I downloaded MS Office 2010 Professional Plus for a friend, and the above error shows up with this address: C:\WINDOWS\Win5x5\x86_Microsoft.VC90.CRT_1fc8b3b9a1e18e3b_9.0.30729.6161_x-ww_31a54e43\MSVCR90.dll

which he says has been happening for quite some time. Another friend suggested I update Microsoft Securities and run a full scan because I took a screen shot of the 16 MSVCR90.dll files that appeared when I performed a "search". 

Per his advice, I then went to Add/Remove programs to "Repair" MS Office, but the same error appeared immediately. 

This is WAY over my head!


----------



## purple212 (Jan 14, 2012)

*Updates Could Not Be Installed*

I am still looking for a resolution to (Program Name).EXE BAD IMAGE when I open MS Office Programs and others. I get the same MSVCR90.dll message on my friend's puter.

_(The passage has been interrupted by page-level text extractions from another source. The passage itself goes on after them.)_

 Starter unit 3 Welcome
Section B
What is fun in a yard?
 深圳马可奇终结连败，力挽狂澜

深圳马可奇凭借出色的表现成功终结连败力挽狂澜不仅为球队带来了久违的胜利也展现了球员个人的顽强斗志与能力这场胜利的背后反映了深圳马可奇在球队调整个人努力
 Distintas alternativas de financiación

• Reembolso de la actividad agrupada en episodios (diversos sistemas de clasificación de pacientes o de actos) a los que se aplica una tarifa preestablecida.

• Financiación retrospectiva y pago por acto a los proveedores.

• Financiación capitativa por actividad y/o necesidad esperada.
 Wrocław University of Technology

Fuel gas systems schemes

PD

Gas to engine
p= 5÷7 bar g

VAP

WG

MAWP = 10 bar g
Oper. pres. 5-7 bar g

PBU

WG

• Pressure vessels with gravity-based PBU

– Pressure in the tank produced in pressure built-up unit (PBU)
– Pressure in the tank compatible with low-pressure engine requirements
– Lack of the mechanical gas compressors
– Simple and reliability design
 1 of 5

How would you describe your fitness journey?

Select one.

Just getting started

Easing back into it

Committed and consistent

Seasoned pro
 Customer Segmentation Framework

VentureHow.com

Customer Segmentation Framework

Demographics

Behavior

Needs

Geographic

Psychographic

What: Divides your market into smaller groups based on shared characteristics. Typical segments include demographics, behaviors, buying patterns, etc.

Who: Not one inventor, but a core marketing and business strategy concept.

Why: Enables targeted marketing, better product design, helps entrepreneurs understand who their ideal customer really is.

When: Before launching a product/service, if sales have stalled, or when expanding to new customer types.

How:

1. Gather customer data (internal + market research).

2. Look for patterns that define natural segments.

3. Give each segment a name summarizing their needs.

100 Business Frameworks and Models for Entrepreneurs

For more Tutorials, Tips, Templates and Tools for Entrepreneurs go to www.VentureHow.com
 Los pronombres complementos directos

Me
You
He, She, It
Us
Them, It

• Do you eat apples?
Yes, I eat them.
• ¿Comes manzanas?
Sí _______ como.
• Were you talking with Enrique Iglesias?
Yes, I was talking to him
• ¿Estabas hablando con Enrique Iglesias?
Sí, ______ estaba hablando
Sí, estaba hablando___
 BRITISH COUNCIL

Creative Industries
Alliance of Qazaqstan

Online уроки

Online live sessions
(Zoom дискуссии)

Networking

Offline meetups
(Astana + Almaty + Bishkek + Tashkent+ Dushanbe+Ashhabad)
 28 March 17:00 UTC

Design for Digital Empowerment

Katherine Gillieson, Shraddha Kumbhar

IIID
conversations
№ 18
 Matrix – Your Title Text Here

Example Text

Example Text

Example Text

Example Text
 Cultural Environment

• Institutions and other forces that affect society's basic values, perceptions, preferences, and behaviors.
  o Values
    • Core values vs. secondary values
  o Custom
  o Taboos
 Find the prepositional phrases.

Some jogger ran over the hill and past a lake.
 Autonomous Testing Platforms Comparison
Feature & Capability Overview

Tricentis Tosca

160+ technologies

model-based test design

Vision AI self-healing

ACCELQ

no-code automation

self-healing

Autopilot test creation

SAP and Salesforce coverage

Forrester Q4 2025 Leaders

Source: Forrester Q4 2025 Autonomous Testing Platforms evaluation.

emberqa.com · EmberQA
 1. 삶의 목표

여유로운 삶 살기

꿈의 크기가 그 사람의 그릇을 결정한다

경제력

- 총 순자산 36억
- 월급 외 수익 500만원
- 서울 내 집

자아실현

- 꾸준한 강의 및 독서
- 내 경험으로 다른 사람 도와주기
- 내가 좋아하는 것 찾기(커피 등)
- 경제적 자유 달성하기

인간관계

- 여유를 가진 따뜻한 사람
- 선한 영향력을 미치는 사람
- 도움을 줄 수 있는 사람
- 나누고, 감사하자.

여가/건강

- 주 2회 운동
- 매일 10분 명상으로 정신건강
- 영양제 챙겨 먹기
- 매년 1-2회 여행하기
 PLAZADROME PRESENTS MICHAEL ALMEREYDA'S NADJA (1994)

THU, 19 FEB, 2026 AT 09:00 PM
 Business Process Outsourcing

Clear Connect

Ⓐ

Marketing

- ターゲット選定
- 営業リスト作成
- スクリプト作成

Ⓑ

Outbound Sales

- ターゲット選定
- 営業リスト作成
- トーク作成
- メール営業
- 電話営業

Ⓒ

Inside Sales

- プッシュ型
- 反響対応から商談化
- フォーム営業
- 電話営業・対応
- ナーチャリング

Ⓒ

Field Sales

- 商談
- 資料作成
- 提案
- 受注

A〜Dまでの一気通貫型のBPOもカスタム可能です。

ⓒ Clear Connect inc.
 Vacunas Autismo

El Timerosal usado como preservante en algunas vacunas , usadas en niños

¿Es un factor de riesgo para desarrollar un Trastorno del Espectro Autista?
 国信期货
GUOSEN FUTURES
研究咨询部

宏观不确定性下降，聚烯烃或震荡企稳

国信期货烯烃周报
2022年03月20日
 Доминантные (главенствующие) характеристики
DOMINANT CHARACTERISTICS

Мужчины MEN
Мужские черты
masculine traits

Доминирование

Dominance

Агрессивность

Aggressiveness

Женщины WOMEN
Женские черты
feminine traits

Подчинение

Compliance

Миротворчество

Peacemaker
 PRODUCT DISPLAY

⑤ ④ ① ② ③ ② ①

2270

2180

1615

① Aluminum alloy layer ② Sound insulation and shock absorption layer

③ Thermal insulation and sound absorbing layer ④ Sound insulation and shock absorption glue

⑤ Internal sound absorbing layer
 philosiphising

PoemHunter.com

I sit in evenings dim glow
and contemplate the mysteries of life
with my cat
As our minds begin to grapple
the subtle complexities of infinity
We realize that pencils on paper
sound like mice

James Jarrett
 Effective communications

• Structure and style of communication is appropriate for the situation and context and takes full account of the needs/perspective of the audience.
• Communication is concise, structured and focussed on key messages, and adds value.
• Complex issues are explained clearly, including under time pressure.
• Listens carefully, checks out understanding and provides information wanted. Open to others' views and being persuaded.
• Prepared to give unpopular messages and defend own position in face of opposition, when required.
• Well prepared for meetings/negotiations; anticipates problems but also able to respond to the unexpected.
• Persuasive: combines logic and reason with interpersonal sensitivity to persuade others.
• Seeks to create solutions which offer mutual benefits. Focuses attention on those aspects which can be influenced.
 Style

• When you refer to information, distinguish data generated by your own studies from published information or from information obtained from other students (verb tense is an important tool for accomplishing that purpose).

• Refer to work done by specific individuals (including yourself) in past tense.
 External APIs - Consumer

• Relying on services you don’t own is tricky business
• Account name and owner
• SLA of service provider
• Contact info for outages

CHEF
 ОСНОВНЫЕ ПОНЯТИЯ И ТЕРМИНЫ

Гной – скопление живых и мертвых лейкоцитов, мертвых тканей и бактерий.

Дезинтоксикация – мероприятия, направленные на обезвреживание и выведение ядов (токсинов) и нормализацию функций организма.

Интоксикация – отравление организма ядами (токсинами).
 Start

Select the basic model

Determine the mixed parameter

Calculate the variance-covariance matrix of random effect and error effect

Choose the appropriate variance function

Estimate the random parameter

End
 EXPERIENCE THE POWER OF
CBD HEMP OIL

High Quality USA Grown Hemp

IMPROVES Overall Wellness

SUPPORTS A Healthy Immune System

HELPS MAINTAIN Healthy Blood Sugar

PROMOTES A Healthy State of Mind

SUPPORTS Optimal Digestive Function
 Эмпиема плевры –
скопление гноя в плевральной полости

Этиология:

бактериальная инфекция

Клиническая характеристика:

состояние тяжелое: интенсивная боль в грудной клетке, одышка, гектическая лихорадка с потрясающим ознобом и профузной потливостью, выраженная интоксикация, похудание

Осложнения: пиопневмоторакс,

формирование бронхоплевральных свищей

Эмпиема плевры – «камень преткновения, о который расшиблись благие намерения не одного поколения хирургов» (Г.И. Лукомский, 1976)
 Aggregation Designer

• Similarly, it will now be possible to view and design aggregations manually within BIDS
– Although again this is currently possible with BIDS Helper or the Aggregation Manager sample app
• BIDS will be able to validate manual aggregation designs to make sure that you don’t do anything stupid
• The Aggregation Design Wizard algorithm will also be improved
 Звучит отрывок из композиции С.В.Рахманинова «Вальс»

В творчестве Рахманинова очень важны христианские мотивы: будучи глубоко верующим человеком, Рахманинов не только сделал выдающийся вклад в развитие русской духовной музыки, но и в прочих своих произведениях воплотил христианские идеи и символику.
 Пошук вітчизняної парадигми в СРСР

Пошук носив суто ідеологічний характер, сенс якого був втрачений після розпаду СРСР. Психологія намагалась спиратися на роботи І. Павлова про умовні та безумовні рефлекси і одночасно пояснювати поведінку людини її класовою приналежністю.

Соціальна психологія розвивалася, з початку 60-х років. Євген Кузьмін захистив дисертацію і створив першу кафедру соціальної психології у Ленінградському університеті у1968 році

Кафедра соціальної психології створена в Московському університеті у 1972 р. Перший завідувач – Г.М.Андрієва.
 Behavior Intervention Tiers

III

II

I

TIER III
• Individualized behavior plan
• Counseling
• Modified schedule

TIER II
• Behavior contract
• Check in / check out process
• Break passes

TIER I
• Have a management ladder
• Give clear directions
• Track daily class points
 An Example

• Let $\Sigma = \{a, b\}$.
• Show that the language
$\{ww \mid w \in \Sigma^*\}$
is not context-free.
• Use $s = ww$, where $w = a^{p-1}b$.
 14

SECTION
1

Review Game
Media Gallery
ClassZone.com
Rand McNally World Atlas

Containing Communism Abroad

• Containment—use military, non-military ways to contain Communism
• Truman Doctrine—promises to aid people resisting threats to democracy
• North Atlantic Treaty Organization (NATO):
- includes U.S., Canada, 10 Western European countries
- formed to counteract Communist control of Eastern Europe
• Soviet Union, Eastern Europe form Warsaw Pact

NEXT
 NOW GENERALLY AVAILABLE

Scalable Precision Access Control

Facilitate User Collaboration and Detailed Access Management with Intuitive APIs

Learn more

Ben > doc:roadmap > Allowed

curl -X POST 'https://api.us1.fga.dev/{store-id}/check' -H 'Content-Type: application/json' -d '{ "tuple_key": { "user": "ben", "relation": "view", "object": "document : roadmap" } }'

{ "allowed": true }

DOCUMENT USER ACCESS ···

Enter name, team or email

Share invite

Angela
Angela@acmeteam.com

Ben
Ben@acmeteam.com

Today, I'm receiving this Error Message:

Update for Microsoft XML Core Services 4.0 Service Pack 2 (KB973688)
Security Update for Microsoft XML Core Services 4.0 Service Pack 2 (KB954430)

Could the BAD IMAGE problem be blocking the updates? 
I disabled Ad-aware AV but noticed that he's got Norton and MS Security Essentials all running. Is this possibly causing a conflict?

Thanks for your help.


----------



## Corday (Mar 3, 2010)

Check the system requirements for 2010 Professional Plus at: System requirements for Office 2010 and scroll down to: Microsoft Office Professional Plus 2010
Also MSVCR90.dll might be corrupt


----------



## Corday (Mar 3, 2010)

I'm combining Post#2 from the XP forum with the original since they're related. Only one AV program should be running at a time. Conflict causes problems.


----------